Paris, le vendredi 5 janvier 2024 – L’année 2023 devrait être l’année ayant enregistré le moins de naissances en France depuis la Seconde Guerre Mondiale, battant ainsi…2022.
Plus de 75 ans après le baby-boom, la France est en plein baby-blues. Les chiffres définitifs ne sont pas encore connus et consolidés, mais 2023 devrait être une nouvelle année noire pour la natalité française, selon les dernières statistiques officielles de l’Insee publiés ce jeudi. Lors des onze premiers mois de l’année 2023, 621 691 enfants sont nés en France, soit environ 45 000 de moins qu’en 2022 sur la même période, une baisse de 6,8 %. Avec 723 000 naissances, l’année 2022 était pourtant déjà l’année avec le plus faible nombre de naissances depuis la fin de la Seconde Guerre Mondiale (époque où la France ne comptait pourtant que 40 millions d’habitants), un triste record en passe donc d’être battu.
Les femmes françaises sont pourtant les plus fécondes d’Europe
Dans le détail, on a compté 56 297 naissances en novembre 2023 (1 877 bébés par jour en moyenne), soit une baisse de 5,1 % par rapport à novembre 2022. Il s’agit du 17ème mois consécutif où le nombre de naissances est plus faible qu’un an auparavant, signe que la tendance à la baisse de la natalité est un mouvement de fond.
En France, le nombre de naissances diminue en effet chaque année depuis 2011, sauf en 2021 quand il avait connu une légère augmentation après la fin des confinements de 2020. La baisse concerne l’ensemble des régions mais est plus marqué dans le sud de la France (8,4 % de naissances en moins en Corse en 2023, 8,3 % en Occitanie) et plus modéré en outre-mer (2,7 % de naissances en moins à la Réunion, 0,2 % en Guyane).
En parallèle de ce recul des naissances, le nombre de décès est lui aussi en augmentation continue depuis 2006. Sous l’effet de ces deux mouvements, le solde naturel, soit la différence entre le nombre de naissances et de décès, s’est effondré depuis 2014, passant de 260 000 personnes supplémentaires par an à seulement 56 000 en 2022. En 2023, ce solde naturel devrait être proche de zéro.

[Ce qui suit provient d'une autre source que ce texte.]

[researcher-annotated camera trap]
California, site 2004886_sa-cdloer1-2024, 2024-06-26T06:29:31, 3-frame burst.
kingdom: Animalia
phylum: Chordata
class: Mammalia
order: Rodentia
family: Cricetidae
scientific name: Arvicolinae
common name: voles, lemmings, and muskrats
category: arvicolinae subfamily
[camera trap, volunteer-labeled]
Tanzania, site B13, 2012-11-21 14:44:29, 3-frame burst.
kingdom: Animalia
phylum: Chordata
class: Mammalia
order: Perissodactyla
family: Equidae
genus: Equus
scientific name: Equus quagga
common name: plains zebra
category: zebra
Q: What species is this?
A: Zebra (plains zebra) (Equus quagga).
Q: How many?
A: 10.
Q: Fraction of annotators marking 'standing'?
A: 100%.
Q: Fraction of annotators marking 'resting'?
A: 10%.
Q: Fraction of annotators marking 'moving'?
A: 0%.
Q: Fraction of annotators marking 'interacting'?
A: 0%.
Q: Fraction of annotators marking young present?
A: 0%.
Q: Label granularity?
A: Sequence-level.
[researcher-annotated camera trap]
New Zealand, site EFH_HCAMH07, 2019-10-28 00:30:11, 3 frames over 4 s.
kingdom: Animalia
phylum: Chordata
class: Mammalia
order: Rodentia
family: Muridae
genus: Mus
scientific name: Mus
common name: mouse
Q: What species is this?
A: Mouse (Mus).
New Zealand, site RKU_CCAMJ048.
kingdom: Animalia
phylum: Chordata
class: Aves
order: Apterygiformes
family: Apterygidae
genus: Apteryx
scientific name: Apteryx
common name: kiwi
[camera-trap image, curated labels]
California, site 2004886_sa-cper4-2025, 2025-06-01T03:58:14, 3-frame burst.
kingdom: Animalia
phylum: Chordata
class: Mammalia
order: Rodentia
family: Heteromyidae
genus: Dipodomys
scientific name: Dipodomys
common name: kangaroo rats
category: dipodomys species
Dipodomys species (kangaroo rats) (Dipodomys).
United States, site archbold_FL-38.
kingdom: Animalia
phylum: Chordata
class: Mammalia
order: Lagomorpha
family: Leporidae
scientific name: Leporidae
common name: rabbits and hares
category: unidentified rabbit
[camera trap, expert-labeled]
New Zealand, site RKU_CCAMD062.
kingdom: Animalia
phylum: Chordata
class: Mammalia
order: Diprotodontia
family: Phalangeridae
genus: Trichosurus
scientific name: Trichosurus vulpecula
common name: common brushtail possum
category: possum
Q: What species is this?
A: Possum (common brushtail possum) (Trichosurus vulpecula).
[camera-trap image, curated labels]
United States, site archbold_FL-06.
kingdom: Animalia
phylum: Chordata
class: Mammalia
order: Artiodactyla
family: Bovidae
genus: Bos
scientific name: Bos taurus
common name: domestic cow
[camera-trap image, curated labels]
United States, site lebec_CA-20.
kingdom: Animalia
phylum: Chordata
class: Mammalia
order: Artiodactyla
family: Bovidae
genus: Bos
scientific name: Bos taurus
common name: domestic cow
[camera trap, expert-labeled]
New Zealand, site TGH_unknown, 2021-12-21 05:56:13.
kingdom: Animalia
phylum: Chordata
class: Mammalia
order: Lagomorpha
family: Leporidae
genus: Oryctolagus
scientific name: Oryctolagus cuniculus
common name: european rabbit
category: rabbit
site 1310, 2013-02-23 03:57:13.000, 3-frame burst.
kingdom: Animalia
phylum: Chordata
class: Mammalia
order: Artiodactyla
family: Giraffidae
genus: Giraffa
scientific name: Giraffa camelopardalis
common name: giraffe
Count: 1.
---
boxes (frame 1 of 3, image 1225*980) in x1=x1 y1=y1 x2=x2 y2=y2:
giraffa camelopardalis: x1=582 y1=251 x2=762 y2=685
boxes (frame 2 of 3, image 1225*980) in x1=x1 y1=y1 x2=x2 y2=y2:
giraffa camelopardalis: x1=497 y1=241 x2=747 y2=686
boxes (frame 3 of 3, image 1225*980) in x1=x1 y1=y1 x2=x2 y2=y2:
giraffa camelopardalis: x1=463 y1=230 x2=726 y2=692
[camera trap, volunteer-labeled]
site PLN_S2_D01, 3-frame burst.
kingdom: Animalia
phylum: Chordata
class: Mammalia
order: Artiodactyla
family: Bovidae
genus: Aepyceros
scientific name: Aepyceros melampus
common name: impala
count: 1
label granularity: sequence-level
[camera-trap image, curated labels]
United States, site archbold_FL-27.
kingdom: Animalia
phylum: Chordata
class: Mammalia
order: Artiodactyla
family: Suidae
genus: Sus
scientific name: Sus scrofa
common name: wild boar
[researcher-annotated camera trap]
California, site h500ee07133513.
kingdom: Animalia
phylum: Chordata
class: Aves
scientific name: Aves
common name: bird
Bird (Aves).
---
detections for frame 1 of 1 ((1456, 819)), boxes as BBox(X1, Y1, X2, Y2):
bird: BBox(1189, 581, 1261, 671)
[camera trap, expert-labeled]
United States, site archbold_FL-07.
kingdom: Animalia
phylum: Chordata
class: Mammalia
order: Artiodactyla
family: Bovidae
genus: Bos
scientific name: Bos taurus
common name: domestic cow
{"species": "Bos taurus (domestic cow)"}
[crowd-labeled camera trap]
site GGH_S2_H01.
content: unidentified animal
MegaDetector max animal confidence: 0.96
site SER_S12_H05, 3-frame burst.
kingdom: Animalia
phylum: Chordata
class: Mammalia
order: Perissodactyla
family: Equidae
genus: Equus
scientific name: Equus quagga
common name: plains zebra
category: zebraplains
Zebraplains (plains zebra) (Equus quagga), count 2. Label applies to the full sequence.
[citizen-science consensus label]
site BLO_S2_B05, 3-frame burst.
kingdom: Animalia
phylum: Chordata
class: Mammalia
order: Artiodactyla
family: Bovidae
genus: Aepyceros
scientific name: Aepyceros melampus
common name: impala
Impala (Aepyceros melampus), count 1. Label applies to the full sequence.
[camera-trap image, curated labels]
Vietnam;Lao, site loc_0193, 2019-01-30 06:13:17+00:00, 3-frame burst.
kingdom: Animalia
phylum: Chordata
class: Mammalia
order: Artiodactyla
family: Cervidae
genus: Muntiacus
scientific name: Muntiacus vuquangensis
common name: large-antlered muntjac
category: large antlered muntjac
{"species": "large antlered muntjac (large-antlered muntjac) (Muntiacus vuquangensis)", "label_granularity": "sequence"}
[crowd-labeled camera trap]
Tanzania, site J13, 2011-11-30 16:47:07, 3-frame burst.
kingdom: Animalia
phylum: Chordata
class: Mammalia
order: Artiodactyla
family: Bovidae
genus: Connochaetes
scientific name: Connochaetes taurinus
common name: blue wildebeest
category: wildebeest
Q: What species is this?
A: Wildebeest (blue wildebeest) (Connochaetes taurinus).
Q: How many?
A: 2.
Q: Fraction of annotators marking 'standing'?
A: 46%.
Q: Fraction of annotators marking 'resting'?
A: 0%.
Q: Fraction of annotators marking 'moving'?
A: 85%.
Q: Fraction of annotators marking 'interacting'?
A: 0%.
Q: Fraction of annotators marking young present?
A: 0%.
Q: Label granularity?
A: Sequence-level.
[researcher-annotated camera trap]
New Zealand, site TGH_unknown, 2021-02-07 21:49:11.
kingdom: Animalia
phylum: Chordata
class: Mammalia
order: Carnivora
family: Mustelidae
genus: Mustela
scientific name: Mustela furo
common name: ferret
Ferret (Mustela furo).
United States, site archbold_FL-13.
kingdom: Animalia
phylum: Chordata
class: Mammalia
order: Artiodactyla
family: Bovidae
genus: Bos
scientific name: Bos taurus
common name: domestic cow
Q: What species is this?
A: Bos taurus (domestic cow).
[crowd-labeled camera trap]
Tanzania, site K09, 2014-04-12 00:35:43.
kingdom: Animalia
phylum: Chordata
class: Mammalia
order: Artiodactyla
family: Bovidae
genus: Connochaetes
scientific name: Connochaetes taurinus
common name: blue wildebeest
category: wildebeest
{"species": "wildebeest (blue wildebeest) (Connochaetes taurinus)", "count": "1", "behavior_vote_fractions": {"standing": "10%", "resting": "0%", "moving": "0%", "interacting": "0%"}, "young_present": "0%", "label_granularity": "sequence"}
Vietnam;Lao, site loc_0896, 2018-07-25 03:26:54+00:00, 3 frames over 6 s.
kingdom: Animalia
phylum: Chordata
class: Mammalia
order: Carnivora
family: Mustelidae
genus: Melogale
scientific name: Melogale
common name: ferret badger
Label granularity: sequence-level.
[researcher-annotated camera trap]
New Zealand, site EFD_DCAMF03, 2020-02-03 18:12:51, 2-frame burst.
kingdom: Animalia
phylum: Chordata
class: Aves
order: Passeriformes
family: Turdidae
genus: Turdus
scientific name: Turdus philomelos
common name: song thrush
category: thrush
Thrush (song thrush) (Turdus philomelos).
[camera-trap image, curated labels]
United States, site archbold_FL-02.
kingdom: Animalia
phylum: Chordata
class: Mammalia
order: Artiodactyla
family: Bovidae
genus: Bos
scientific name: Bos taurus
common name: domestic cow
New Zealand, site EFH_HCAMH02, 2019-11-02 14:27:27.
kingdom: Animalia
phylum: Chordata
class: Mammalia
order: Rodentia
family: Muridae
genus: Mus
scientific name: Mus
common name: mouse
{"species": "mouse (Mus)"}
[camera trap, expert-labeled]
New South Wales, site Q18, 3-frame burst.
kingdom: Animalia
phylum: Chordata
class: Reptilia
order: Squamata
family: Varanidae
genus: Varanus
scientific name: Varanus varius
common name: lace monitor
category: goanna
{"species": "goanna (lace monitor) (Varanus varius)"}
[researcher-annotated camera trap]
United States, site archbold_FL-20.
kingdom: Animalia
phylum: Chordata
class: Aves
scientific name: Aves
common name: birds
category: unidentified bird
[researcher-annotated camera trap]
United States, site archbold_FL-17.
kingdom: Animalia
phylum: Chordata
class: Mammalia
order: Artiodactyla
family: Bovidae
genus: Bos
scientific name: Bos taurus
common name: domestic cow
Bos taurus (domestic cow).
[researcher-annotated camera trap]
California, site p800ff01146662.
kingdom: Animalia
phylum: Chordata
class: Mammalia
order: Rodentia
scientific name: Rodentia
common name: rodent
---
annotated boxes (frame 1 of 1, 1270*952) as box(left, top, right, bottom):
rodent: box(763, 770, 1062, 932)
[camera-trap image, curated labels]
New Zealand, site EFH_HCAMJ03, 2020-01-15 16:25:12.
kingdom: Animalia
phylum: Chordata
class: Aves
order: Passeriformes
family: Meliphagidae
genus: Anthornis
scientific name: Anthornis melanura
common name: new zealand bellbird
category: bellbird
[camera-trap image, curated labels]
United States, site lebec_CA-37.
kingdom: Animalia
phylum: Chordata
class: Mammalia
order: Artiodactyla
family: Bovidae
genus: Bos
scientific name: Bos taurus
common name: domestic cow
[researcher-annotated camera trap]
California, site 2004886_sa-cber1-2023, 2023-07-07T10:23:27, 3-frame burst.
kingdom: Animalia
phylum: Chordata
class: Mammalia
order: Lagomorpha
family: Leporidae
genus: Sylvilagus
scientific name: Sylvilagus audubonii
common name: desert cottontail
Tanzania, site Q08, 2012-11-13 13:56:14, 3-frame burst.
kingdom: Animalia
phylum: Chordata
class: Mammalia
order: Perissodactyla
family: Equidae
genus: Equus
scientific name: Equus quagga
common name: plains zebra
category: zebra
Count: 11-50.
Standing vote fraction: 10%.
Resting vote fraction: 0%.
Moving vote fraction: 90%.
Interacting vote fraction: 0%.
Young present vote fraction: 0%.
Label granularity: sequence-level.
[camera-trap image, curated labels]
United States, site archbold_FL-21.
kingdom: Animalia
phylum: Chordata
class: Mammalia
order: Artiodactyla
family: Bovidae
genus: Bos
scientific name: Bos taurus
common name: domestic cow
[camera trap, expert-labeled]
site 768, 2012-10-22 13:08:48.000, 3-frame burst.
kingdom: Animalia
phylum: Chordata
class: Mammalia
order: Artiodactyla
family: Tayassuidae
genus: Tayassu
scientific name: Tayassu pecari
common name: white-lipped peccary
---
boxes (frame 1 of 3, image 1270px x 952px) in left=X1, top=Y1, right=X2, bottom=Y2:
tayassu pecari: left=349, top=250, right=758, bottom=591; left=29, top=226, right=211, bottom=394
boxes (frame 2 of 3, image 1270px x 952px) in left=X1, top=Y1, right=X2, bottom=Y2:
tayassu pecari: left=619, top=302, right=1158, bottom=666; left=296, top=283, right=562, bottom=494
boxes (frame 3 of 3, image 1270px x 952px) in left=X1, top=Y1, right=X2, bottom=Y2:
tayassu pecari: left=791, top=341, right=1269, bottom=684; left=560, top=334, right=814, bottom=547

Plusieurs éléments démographiques expliquent cette baisse des naissances. Tout d’abord, le nombre de femmes âgés de 20 à 40 ans, période où elles sont les plus fécondes, a fortement diminué depuis le milieu des années 1990 et stagne depuis 2016 autour de 8,4 millions. En parallèle, l’indice de fécondité est lui passé de 2 enfants par femme en 2012 à 1,8 en 2022. La France reste malgré tout le pays de l’Union Européenne où les femmes font le plus d’enfants, loin devant l’Espagne (1,19 enfant par femme) ou l’Italie (1,24 enfant).
Une tendance qui peut s’inverser
Selon les démographes et les sociologues, plusieurs facteurs socio-économiques expliquent cette baisse de la natalité. La conjoncture économique et politique incertaine, marqué par l’inflation et le conflit en Ukraine, ainsi que le réchauffement climatique et l’éco-anxiété peuvent créer un « climat d’incertitude » désincitant les Français à avoir des enfants estime Catherine Scornet, maitre de conférences en sociologie-démographie à l’université Aix-Marseille.
Un changement d’aspiration serait également à l’œuvre chez certaines femmes, qui voudraient faire moins ou pas d’enfants au nom de « l’émancipation individuelle ». « Les femmes diplômées sont celles qui se projettent le plus en dehors de la maternité, elles s’investissent et s’épanouissent dans d’autres domaines personnels ou professionnels » poursuit Catherine Scornet.
Si elle se poursuit, cette baisse de naissances pourrait avoir de lourdes conséquences d’un point de vue social et économique, le vieillissement de la population et la diminution du nombre de jeunes devant nous pousser à repenser certaines politiques publiques. Cette tendance à la baisse de la natalité pourrait cependant être atténuée voir inversée grâce à une politique nataliste forte.
« Les politiques publiques efficaces sont celles qui rendent la vie plus facile aux parents » résume simplement Laurent Toulon, directeur de recherche à l’institut national d’études démographiques. L’inversion de tendance est tout à fait possible : les naissances ont fortement diminué entre 1988 et 1994 (- 8 %) avant de remonter en flèche jusqu’en 2010 (+ 13 %).